8 Replies Latest reply on Jul 7, 2010 4:12 PM by kb1vc

    Few questions about OpenCL implementation

    eduardoschardong

      Hello again, using Radeon HD5700 and HD5800 series:

      1) How diferent is rsqrt vs native_sqrt? Precision?

      2) Will the max work group size be increased in the future?

      3) There is a way to force using dot products and the _PREV instructions?

      4) I'm getting too much LDS bank conflicts (100 according to the profler) on a kernel, it does mostly write private-read public on float4 datatype, why exactly the bank conflicts are so high? Workarounds?

      5) This had some threads before... What's about more than 4 GPUs in a system?

       

        • Few questions about OpenCL implementation
          nou

          1. yes. native_* function can use special HW instruction. for example normal cos() is in ISA code have around 60 instructions. native_cos() only one.

          2. maybe, there is problem with insuficient resources (mainly registers) if you increase group work size

          5. it should work. there is some issue with 5970.

          • Few questions about OpenCL implementation
            Fr4nz

             

            Originally posted by: eduardoschardong Hello again, using Radeon HD5700 and HD5800 series:

            4) I'm getting too much LDS bank conflicts (100 according to the profler) on a kernel, it does mostly write private-read public on float4 datatype, why exactly the bank conflicts are so high? Workarounds?



            Could you show us your kernel code (at least the part regarding these LDS conflicts)?

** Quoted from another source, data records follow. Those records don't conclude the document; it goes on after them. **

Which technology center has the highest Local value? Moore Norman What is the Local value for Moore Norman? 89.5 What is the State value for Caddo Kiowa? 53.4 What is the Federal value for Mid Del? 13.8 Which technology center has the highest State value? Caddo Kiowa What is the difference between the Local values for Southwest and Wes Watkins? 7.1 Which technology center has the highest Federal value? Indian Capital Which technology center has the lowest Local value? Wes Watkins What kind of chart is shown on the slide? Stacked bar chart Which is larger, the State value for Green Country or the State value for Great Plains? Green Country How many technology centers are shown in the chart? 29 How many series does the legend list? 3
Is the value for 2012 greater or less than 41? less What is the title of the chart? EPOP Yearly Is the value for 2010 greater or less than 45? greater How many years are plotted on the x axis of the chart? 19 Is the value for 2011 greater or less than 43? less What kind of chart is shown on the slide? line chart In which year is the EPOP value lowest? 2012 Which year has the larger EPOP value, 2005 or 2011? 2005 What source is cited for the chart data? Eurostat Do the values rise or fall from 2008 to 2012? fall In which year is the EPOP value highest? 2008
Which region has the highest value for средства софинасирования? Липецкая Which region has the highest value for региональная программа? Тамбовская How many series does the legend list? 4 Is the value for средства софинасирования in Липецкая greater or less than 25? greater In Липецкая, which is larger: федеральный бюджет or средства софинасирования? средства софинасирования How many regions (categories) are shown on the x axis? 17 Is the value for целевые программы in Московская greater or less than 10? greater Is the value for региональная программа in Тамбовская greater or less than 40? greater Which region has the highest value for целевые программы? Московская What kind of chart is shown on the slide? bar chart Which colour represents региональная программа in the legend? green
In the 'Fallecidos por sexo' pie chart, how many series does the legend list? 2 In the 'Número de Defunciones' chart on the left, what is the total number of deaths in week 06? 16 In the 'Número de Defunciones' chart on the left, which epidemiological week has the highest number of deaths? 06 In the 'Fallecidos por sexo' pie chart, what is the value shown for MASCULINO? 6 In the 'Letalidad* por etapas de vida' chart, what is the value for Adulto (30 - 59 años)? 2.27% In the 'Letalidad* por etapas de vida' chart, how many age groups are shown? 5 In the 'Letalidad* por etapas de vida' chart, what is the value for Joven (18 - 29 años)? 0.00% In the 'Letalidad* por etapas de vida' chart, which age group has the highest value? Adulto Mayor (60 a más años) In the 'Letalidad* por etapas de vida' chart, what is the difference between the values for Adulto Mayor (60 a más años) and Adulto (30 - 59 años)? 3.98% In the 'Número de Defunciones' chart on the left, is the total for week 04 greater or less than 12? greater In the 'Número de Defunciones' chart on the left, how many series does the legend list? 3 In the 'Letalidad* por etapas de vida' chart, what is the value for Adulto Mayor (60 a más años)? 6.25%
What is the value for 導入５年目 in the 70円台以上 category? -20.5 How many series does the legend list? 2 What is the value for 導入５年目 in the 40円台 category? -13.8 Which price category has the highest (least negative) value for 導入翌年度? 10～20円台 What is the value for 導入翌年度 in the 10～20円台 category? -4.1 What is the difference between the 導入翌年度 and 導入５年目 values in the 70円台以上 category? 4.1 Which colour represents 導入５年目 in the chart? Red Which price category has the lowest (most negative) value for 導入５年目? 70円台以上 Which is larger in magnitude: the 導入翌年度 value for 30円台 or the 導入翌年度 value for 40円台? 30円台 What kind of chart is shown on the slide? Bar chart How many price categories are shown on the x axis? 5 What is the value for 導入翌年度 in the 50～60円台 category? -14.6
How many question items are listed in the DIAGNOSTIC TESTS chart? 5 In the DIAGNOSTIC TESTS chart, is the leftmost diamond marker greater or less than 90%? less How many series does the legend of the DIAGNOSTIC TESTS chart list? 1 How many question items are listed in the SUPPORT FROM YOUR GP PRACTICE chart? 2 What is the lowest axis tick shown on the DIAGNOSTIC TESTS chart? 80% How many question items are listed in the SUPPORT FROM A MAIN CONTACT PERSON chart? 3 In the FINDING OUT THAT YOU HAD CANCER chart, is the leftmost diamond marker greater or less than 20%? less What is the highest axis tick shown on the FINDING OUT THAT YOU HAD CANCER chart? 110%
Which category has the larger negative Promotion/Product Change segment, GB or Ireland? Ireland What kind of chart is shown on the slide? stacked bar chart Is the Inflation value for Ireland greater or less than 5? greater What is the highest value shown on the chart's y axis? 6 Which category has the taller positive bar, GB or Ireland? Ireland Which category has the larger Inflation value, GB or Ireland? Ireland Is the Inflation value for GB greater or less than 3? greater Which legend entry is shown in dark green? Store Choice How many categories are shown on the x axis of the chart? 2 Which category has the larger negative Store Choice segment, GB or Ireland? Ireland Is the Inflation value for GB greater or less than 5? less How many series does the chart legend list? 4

              • Few questions about OpenCL implementation
                bpurnomo

                 

                Originally posted by: Fr4nz
                Originally posted by: eduardoschardong Hello again, using Radeon HD5700 and HD5800 series:

                 

                4) I'm getting too much LDS bank conflicts (100 according to the profler) on a kernel, it does mostly write private-read public on float4 datatype, why exactly the bank conflicts are so high? Workarounds?



                 

                Could you show us your kernel code (at least the part regarding these LDS conflicts)?

                 

                There is a problem with the LDS bank conflict's performance counter: the value it reports is several times higher than the actual value.  The next release of the profiler will fix this problem.